- [TASK INSTRUCTIONS]: List every question asked in the post on Muslims and politics in the West below.

- [EXCERPTED PASSAGE]:
Thursday, January 18, 2007

Muslims and Politics in the West

For a while now, but especially in recent times, the call for Muslims to become more involved in their local politics here in the West has increased. People argue that it's time for us to stop being a silent minority, and become a vocal majority. They say we need to make our needs and feelings known. Enough whining and complaining! they cry. Take a stand! Make a change!

But, how are we supposed to do this? How are we to become more vocal? How are we to become more politically active?

Two answers given are: Vote, or get into politics yourself!That's where the problems show up, though. Now, I know that the whole thing about voting in a non-Muslim country is really controversial, and I for one am not going to be so bold as to declare it haraam, so keep in mind that the following is simply MY humble opinion and nothing more.

First, let us remember that we are in a non-Muslim country, governed by non-Muslims in accordance to laws that are not derived from the Shari'ah. These laws do not enjoin the good and forbid the evil as the Qur'an commands. Furthermore, if we look to the political parties, we'll notice something very important: that no matter what they say about multiculturalism, each and every one of them stand for and support un-Islamic views and values. As Muslims, we cannot in good faith or conscience support those who support homosexuality, nor can we support those whose foreign policy has to do with harming our Muslim brothers and sisters overseas. These are absolutely un-Islamic, and we can in no way support the breaking of Allah’s Divine Laws and the transgressing of His bounds.

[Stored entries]

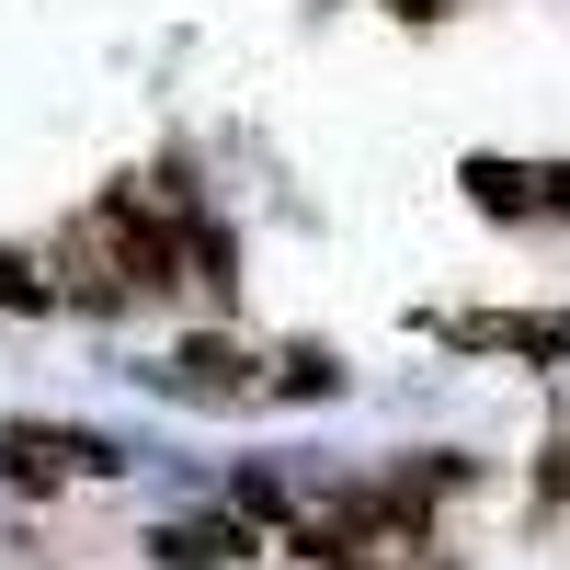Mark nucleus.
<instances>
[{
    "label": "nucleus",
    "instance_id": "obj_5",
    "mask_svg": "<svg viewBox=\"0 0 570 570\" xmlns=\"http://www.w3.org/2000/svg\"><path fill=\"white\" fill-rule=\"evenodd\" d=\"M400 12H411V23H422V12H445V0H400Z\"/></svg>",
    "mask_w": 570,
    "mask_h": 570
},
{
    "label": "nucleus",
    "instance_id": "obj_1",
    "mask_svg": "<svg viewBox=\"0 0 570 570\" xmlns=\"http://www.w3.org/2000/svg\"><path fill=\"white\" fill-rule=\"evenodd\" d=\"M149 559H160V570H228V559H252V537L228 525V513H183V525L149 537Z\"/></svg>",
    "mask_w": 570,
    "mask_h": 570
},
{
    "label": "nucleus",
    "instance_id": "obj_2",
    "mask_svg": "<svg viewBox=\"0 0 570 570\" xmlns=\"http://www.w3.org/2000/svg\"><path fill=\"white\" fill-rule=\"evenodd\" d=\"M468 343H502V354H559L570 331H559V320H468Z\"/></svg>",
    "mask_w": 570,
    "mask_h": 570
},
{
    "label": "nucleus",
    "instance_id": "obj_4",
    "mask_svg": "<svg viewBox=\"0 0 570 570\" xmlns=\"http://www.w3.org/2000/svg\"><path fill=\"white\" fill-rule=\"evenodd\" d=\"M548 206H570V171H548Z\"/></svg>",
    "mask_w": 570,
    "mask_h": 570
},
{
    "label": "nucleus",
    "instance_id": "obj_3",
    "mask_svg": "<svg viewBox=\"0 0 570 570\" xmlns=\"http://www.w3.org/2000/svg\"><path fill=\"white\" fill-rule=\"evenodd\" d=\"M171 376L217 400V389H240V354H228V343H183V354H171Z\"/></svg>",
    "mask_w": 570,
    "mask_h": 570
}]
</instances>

- [EXERCISE ANSWER]:
- How are we supposed to do this?
- How are we to become more vocal?
- How are we to become more politically active?